Use CSS styled DHTML “cross-browser drop-down cascading validating menu”
Who is doing this well?
Amazon is really good at this (e.g. “customers who bought this item, also bought something else”). You can easily justify cross-category links here to your dev and design teams who are worried about a “less pretty” version of the navigation helping both users and SEs. Result: improvement in indexation and longer tail traffic.
How many links should I have on my homepage?
There was an intersting Q&A on this one but as a finger in the air, 150? Designers may well say – but that looks horrible and it would do if you stacked this all up, but there are cleverl pure HTML solutions to this.
Rich used Cheapflights as an example – they have so many destinations, so how do they cope? The homepage for cheapflights is categorised based upon destinations by type of holiday (skiing, beach, etc.). And rather than put everything in the same place they rely on some clever stying that allows you to click “more” they will reveal another load of links. The nice thing about this is that those links are visible to the search engines the whole time and only available to the users when they want to see them! This is a smart way to increase the number of links on the page.
Pages need to be visually appealing to convert well, but they can be done using clever HTML rather than relying on technology that hides the navigation from the search engines.
Make unique category pages! IA is only one small part of the bigger pieace. Get some unique content on every page, particularly the category pages. 200 words across 600 category pages – makes a massive change. Since Mayday this has been even more reasonable.
Rich further suggested using user generated content to compliment syndicated content and help you avoid duplicate content issues.

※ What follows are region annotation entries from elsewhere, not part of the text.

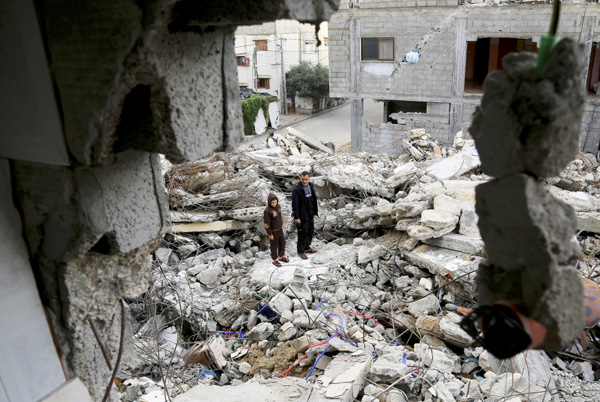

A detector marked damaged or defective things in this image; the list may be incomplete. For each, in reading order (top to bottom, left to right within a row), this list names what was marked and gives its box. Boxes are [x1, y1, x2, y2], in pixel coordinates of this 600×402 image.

damaged wall [330, 0, 600, 151]
broken concrete block [468, 37, 584, 178]
damaged wall [0, 1, 340, 400]
broken concrete block [422, 209, 460, 231]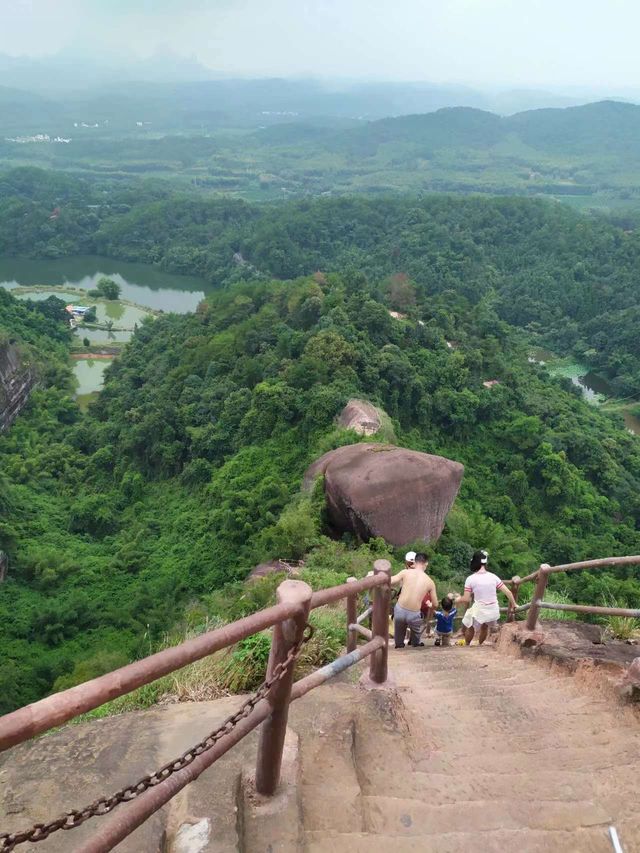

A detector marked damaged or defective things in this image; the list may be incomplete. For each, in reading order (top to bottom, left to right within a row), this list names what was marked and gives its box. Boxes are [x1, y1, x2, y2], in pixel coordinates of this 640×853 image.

rusty metal railing [0, 560, 390, 852]
rusty metal railing [504, 556, 640, 628]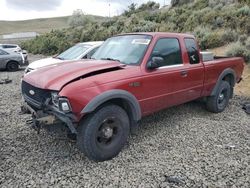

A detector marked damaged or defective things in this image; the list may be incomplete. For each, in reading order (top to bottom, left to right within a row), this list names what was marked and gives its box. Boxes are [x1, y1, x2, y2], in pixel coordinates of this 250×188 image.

damaged front end [21, 80, 77, 134]
crumpled hood [22, 59, 123, 90]
damaged red pickup truck [21, 32, 244, 162]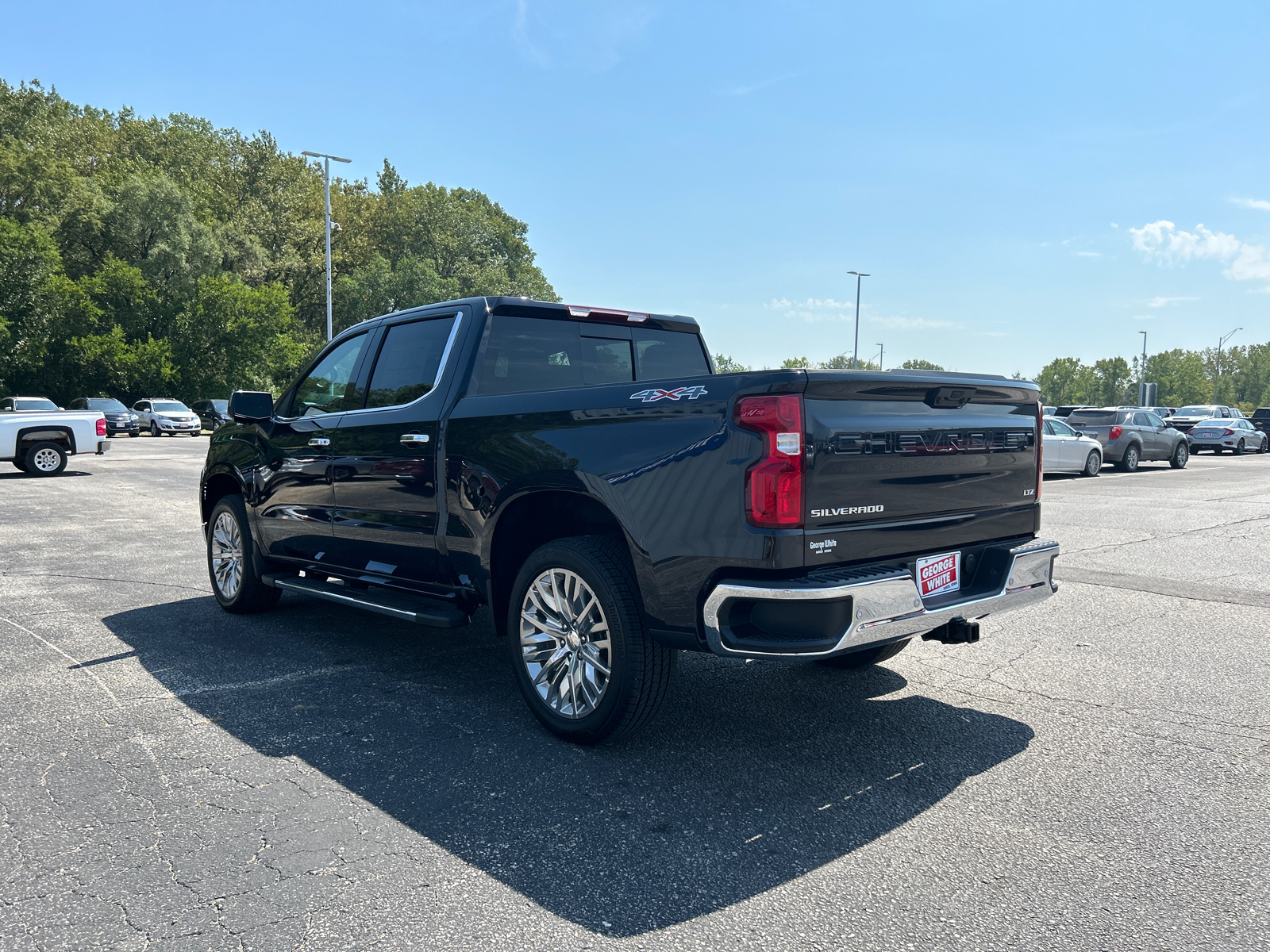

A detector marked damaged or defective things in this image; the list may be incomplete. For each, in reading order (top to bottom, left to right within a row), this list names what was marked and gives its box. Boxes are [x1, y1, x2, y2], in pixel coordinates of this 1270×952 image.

cracked pavement [2, 439, 1270, 949]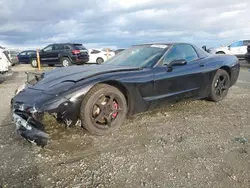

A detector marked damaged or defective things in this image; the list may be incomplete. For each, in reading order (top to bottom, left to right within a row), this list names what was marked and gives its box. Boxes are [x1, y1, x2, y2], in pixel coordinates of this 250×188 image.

crumpled front bumper [11, 111, 48, 147]
detached bumper piece [12, 111, 48, 147]
damaged front end [11, 72, 85, 147]
damaged sports car [11, 43, 240, 147]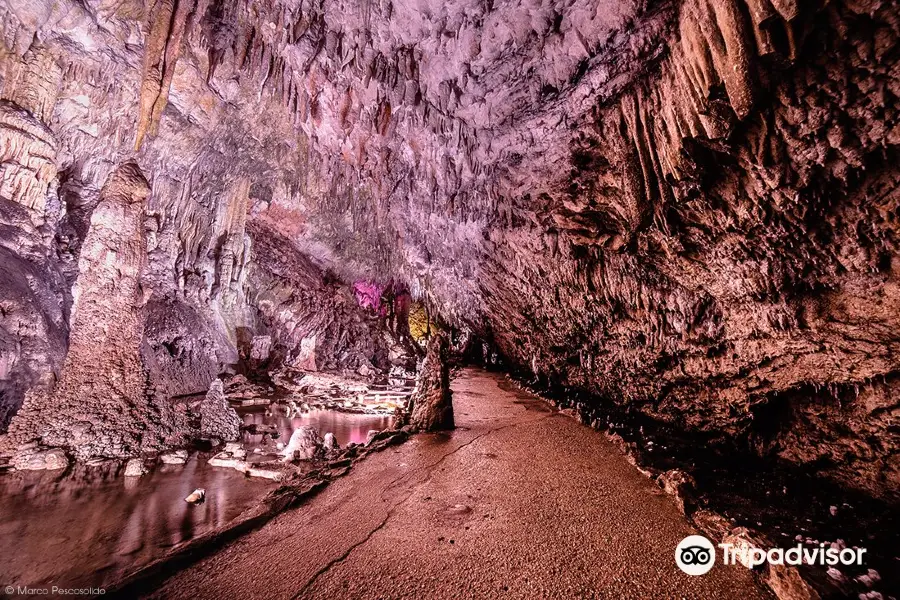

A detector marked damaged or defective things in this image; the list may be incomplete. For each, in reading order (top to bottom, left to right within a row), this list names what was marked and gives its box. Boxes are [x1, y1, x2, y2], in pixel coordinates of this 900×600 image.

cracked concrete path [148, 370, 768, 600]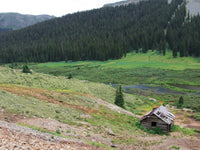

Rich’s main point with this was to make your pages unique! Ask for a review, can have huge impacts on the long tail.
Tools to use:
Rich suggested to use Google Webmaster Tools (how many pages does G say it has in the index) – not fail-proof but can often let you know of big blocks of content missing and so forth and is much more reliable than using Google’s site search.
SEOmoz – as they have integrated analytics tool with the PRO tool and can help you suss out some of these issues and which pages have likely been indexed – as well as when you have way too many links on a page.
That’s all for this session! Time for some Real Time Search next from me.